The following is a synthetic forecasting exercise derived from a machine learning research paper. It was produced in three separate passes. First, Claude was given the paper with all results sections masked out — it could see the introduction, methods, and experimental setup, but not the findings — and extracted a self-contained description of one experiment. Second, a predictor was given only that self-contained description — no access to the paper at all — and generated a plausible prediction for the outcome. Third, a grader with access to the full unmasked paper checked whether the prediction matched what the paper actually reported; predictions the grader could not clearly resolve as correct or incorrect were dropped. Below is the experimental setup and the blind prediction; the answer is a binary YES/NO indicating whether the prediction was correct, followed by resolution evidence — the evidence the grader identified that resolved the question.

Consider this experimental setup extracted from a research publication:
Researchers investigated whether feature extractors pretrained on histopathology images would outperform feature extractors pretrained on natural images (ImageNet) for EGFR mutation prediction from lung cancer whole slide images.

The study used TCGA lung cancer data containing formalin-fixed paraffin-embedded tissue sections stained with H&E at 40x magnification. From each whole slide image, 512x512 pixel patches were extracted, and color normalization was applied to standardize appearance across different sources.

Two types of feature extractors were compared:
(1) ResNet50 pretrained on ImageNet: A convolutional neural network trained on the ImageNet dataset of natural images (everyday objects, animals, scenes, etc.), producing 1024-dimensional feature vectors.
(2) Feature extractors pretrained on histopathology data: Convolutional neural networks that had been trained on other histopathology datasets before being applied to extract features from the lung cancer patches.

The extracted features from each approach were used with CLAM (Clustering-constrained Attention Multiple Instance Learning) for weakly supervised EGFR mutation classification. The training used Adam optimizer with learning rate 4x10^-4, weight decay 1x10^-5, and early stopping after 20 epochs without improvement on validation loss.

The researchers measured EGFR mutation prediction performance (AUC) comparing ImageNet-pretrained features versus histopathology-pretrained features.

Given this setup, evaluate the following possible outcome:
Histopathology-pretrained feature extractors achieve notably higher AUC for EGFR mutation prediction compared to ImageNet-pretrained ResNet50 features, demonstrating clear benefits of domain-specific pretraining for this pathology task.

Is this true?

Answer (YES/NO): NO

▶ [Requirement]: Restate exactly the lines running from the line with "Given this setup, evaluate" to the end of the entries above, both ends included.

▶ [Final answer]:
Given this setup, evaluate the following possible outcome:
Histopathology-pretrained feature extractors achieve notably higher AUC for EGFR mutation prediction compared to ImageNet-pretrained ResNet50 features, demonstrating clear benefits of domain-specific pretraining for this pathology task.

Is this true?

Answer (YES/NO): NO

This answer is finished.